-- Start of Text shown --

Just like any other ML task, we should start our work by preprocessing the data. To start let's use gensim's text processing tools to define a function. Consider that this function is created for this specific dataset. For example, it doesn't clean html tags, URLs,... since we know that they won't be present in our data. As you can see I commented out the stem_text function since we later use SpaCy to Lemmatize the text. (More on Lemmatization :
[Lemmatization Approaches with Examples in Python](https://www.machinelearningplus.com/nlp/lemmatization-examples-python/) )

In [None]:
def text_preproc(text: str):
    """Performs pre-processing steps on the given string.
    
    Pre-processing is done using methods from gensim module.
    Methods are hard-coded in the function.
    
    Args:
        text: A string
    
    Returns:
        A list with tokenized and Pre-processed tokens of the given string.
    """

    my_filter = [
        lambda x: x.lower(),
        gm.strip_punctuation,
        gm.strip_multiple_whitespaces,
        gm.strip_numeric,
        gm.remove_stopwords,
        gm.strip_short,
        gm.strip_tags,
        #gm.stem_text
    ]
    return preprocess_string(text, filters=my_filter)

-- End of Text shown --

Given exercise 1 - In the preprocessing excerpt, why is the stem_text filter commented out? Answer in one to three sentences.
Given exercise 2 -
Using the preprocessing excerpt, answer each question briefly:
(a) Whose text processing tools are used to define the function?
(b) According to the docstring, what does the function return?
(c) Which filter is listed first in my_filter?
Given exercise 3 - Continue the preprocessing excerpt with its next part, beginning after the text_preproc function.

-- Start of Record set --

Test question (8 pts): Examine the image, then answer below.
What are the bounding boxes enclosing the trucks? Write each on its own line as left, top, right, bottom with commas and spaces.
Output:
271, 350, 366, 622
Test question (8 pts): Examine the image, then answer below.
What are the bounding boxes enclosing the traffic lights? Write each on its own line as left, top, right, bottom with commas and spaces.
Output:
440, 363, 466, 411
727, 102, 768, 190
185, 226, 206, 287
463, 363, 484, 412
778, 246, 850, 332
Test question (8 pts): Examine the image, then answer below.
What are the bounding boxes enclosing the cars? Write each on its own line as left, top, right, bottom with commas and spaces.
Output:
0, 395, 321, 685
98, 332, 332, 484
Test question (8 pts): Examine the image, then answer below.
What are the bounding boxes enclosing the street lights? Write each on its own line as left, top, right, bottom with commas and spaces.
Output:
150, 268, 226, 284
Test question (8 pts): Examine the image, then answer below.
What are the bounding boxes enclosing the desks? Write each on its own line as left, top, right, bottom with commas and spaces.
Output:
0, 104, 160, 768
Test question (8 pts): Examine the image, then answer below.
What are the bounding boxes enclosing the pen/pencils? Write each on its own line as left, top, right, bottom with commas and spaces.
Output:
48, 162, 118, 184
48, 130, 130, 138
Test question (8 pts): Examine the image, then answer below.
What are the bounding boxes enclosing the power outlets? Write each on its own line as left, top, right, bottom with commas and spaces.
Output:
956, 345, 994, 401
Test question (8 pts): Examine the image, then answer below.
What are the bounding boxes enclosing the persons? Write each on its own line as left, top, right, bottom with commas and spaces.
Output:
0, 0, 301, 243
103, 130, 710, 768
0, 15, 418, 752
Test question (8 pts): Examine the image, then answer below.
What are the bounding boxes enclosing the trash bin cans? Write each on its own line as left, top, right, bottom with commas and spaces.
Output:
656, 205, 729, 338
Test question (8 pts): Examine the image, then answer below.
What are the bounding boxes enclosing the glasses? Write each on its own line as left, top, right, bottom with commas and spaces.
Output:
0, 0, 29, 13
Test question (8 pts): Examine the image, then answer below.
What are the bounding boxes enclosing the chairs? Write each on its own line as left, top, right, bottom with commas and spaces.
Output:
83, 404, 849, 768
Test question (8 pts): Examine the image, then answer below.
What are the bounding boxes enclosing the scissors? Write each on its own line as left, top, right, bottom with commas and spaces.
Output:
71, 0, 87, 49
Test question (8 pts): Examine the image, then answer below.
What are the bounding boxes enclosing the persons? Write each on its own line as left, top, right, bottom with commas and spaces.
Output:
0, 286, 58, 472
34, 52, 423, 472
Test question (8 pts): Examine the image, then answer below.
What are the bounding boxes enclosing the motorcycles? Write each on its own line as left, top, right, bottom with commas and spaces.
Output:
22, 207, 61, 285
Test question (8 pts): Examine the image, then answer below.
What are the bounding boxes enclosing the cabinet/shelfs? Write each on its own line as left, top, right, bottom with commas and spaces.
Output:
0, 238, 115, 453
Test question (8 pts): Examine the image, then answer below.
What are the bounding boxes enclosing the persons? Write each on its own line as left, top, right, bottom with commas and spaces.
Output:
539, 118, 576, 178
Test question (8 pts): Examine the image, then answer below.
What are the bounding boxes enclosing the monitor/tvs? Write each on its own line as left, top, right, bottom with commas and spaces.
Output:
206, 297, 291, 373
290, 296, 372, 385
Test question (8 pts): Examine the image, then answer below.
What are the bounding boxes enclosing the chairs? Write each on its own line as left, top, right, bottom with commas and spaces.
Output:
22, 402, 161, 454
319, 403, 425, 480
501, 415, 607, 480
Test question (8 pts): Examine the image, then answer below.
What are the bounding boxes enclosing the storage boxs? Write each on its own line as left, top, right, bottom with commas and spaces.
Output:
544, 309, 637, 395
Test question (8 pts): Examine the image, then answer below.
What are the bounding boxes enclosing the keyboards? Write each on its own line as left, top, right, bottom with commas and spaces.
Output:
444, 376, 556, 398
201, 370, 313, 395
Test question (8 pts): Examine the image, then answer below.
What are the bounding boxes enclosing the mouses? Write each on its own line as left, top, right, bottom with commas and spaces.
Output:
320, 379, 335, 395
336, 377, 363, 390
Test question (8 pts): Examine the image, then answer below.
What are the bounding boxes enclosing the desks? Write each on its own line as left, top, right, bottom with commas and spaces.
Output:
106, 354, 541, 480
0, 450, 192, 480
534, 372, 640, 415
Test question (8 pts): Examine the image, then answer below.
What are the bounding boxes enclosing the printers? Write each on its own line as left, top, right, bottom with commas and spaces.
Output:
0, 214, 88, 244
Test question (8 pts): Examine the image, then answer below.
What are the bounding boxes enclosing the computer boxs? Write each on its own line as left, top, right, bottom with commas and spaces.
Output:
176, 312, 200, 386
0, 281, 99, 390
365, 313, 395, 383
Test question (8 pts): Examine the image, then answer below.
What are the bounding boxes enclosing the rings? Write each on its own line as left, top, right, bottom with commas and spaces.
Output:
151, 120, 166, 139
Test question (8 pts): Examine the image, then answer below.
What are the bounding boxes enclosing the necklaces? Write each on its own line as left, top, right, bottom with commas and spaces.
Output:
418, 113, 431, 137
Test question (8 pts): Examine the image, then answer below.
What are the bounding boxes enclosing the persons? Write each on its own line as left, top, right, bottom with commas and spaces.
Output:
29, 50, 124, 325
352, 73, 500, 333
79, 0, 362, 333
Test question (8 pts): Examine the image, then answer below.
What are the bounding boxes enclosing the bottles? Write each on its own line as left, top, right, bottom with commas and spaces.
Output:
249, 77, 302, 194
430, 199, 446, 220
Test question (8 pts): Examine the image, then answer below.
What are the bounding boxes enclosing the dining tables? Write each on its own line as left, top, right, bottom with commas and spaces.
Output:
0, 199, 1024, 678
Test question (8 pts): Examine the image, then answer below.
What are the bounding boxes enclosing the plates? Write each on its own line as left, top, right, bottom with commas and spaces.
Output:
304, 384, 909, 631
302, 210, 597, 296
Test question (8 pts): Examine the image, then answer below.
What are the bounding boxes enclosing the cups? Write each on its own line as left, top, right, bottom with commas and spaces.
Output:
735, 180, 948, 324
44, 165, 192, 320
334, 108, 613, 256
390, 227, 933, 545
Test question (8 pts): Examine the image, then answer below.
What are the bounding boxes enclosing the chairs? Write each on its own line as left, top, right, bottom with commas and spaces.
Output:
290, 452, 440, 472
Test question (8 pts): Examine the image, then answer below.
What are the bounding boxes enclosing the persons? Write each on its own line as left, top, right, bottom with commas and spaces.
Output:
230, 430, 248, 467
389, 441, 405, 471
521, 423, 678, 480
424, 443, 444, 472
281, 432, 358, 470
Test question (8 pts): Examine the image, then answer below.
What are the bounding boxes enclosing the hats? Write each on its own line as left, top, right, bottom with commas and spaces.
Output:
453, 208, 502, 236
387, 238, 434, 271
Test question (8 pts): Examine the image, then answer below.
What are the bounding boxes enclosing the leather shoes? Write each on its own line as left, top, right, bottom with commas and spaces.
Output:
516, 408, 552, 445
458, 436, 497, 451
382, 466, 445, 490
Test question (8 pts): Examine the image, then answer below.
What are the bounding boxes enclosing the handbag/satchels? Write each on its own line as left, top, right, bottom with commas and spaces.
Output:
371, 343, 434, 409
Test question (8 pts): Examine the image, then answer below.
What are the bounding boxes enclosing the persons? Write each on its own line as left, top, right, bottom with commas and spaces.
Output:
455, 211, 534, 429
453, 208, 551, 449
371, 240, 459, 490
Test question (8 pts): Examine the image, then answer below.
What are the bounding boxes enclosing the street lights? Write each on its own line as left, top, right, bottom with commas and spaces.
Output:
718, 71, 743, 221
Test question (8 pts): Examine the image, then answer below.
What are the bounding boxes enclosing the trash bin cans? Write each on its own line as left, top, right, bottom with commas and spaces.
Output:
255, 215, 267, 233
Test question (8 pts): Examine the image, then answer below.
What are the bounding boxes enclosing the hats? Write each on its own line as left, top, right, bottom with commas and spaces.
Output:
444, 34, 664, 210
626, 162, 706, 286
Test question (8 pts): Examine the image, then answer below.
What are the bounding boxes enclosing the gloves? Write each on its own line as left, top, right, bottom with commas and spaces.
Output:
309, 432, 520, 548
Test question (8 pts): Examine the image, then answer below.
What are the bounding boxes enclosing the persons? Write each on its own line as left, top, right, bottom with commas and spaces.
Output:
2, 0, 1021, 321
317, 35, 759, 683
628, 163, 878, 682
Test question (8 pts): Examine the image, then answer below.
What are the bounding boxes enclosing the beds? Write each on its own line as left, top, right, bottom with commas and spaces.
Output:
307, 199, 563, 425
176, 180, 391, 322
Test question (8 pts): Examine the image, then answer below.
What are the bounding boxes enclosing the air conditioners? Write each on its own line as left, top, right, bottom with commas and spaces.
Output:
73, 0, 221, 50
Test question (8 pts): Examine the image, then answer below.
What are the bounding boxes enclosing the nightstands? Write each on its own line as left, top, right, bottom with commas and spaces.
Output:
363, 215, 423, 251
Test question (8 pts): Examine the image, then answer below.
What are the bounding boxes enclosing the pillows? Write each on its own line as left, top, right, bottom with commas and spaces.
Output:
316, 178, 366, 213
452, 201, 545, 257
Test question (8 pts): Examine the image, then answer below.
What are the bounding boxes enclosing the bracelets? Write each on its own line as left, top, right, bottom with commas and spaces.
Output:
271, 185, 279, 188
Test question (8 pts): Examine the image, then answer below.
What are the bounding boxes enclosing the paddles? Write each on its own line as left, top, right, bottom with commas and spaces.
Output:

-- End of Record set --

Task answer 1 - The stem_text filter is commented out because SpaCy is used later to lemmatize the text, so stemming is not needed at this stage.

Task answer 2 -
(a) Gensim's text processing tools.
(b) A list with tokenized and pre-processed tokens of the given string.
(c) A lambda that converts the text to lowercase.

Task answer 3 -
In [None]:
# grabbing the column which contains the text
text_column = 'spoken_words'
data = df[text_column]

# passing texts to the function we defined above
training_set_raw = []
for d in tqdm_notebook(data, desc='Pre-Processing: Cleaning'):
    training_set_raw.append((text_preproc(d)))

# initialize spacy 'en' model
nlp = spacy.load('en', disable=['parser', 'ner'])

# creating sentences from tokens
training_sentence = [' '.join(d) for d in training_set_raw]

# lmmatizing sentences
training_set_0 = []
for ts in tqdm_notebook(training_sentence, desc='Pre-Processing: Lemmatizing'):
    doc = nlp(ts)
    lemm = [token.lemma_ for token in doc]
    if len(lemm) is not 0:
        training_set_0.append(lemm)
        
# removing duplicated data
training_set = []
for l in tqdm_notebook(training_set_0, desc='Pre-Processing: Deduplicating'):
    if l not in training_set:
        training_set.append(l)

In [None]:
# let's see the result of our pre-processing for the first 5 sentences
for i,j in zip(data[:5], training_set[:5]):
    print(f"-{i}\n-{' '.join(j)}")
    print('-'*40)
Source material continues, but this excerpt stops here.